Contact Lenses: Daily Vs. Bi-Weekly

Wearing disposable contact lenses is the best way to maintain sanitary eye care each day. There are many types of disposable contacts to choose from, most notably daily lenses and bi-weekly lenses. The one you chose should be the one that best fits your lifestyle.

The Main Difference Between Daily and Bi-weekly Contact Lenses

There's basically no difference between the feel or vision quality of a daily contact lens and a bi-weekly lens. The main difference is that with a daily lens, you open two new contact units each morning and throw them away when you take them out at night. On the other hand, bi-weekly lenses must be washed each night until they reach their two-week expiration.

Cleansing Routine for Bi-Weekly Contact Lenses

Unless you experience trouble with a daily contact lens, there's no need to wash them at all.

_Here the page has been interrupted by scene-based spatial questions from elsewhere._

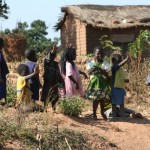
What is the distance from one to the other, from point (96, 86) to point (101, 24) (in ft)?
38.7

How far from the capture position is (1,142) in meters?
6.38

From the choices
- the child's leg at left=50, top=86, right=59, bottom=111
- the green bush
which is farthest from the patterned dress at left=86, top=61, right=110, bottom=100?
the child's leg at left=50, top=86, right=59, bottom=111

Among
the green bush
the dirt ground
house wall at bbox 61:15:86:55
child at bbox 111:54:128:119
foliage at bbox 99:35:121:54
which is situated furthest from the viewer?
house wall at bbox 61:15:86:55

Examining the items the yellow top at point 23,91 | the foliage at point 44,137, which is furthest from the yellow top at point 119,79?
the foliage at point 44,137

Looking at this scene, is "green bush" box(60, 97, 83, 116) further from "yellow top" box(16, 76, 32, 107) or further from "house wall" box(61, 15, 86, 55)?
"house wall" box(61, 15, 86, 55)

But with bi-weekly contacts, you need to rub your contacts with soft contact cleaning and conditioning solution to remove any build-up, makeup, or dirt deposits that have accumulated throughout the day to prevent bacteria and infection in your eye.

Who Should Wear Daily Disposable Lenses?

Daily disposable contact lenses are convenient and somewhat more cost efficient, since they don't require contact solution for soaking and cleansing. Young children starting out in contacts who are not yet responsible enough to handle caring for bi-weekly or traditional lenses, as well as anyone desiring a more convenient way of wearing contacts, are some of the best candidates for daily disposables.

Benefits of Bi-Weekly Contact Lenses

It is often easier to order and store bi-weekly contact lenses, since you only need to buy a new box every six weeks or so. Plus, with bi-weekly lenses, you have the advantage of having backup contacts in case one tears or irritates your eye, and you don't have to worry about opening new units of contacts each morning.

Drawbacks of Daily and Bi-Weekly Contacts

Daily disposable contacts tend to lose some of their convenience when you constantly have to keep several boxes of lenses on hand or continually order them from the eye doctor or an online provider. Bi-weekly contacts are much less of a hassle to order, but they require more cleaning, and according to Dr. Oliver Schein of John Hopkins Medical Institute, pose more of a risk to corneal infection than daily contacts.